» Work instruction:
In the records below, find the line that contains "common name: mouse" and the line that contains "scientific name: Turdus merula". Set down exactly those lines and every line between them, and nothing more.

Data entries
- - - -

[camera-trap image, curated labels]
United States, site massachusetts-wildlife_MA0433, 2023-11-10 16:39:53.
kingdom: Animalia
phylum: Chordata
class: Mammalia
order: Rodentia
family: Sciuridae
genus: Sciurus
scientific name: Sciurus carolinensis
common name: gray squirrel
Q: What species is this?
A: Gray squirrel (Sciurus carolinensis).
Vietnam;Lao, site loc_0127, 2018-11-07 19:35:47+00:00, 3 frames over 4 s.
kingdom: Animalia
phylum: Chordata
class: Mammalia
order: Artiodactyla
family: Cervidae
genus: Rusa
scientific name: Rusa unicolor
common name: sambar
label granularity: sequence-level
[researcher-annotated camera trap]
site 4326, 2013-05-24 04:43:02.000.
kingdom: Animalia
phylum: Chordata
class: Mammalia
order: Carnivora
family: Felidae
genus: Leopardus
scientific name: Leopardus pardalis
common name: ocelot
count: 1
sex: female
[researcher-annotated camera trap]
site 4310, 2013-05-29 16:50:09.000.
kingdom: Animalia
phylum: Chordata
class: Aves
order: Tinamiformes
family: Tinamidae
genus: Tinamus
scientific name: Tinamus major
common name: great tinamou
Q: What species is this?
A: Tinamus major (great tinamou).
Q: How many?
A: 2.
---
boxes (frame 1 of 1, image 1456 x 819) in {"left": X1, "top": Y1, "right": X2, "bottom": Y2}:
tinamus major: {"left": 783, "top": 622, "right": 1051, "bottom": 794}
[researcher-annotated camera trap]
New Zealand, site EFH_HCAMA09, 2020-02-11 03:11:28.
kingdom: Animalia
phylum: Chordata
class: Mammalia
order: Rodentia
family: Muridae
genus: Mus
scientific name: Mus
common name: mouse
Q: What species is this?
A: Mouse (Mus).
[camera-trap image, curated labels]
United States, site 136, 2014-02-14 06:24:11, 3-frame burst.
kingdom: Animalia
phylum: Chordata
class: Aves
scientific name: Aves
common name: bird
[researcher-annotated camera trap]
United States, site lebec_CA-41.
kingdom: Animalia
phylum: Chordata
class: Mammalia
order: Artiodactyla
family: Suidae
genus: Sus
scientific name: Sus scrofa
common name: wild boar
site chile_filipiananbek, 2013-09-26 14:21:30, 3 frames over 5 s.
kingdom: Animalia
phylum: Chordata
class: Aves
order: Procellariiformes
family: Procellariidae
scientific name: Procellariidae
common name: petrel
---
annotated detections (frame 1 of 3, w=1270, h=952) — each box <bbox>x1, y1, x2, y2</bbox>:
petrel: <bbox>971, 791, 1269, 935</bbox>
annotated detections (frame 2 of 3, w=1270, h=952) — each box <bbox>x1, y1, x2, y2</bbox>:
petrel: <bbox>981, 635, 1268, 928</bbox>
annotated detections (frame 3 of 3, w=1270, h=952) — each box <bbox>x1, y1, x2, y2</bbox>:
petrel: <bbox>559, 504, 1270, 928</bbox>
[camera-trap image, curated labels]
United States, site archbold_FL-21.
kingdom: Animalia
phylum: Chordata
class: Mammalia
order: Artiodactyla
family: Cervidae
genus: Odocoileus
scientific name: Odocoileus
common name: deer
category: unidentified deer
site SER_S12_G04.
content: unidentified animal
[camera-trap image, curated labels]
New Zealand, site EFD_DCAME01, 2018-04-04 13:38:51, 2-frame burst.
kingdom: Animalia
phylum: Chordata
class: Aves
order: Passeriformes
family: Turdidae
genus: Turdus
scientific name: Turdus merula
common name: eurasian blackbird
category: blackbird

- - - -

» Result of this exercise:
common name: mouse
Q: What species is this?
A: Mouse (Mus).
[camera-trap image, curated labels]
United States, site 136, 2014-02-14 06:24:11, 3-frame burst.
kingdom: Animalia
phylum: Chordata
class: Aves
scientific name: Aves
common name: bird
[researcher-annotated camera trap]
United States, site lebec_CA-41.
kingdom: Animalia
phylum: Chordata
class: Mammalia
order: Artiodactyla
family: Suidae
genus: Sus
scientific name: Sus scrofa
common name: wild boar
site chile_filipiananbek, 2013-09-26 14:21:30, 3 frames over 5 s.
kingdom: Animalia
phylum: Chordata
class: Aves
order: Procellariiformes
family: Procellariidae
scientific name: Procellariidae
common name: petrel
---
annotated detections (frame 1 of 3, w=1270, h=952) — each box <bbox>x1, y1, x2, y2</bbox>:
petrel: <bbox>971, 791, 1269, 935</bbox>
annotated detections (frame 2 of 3, w=1270, h=952) — each box <bbox>x1, y1, x2, y2</bbox>:
petrel: <bbox>981, 635, 1268, 928</bbox>
annotated detections (frame 3 of 3, w=1270, h=952) — each box <bbox>x1, y1, x2, y2</bbox>:
petrel: <bbox>559, 504, 1270, 928</bbox>
[camera-trap image, curated labels]
United States, site archbold_FL-21.
kingdom: Animalia
phylum: Chordata
class: Mammalia
order: Artiodactyla
family: Cervidae
genus: Odocoileus
scientific name: Odocoileus
common name: deer
category: unidentified deer
site SER_S12_G04.
content: unidentified animal
[camera-trap image, curated labels]
New Zealand, site EFD_DCAME01, 2018-04-04 13:38:51, 2-frame burst.
kingdom: Animalia
phylum: Chordata
class: Aves
order: Passeriformes
family: Turdidae
genus: Turdus
scientific name: Turdus merula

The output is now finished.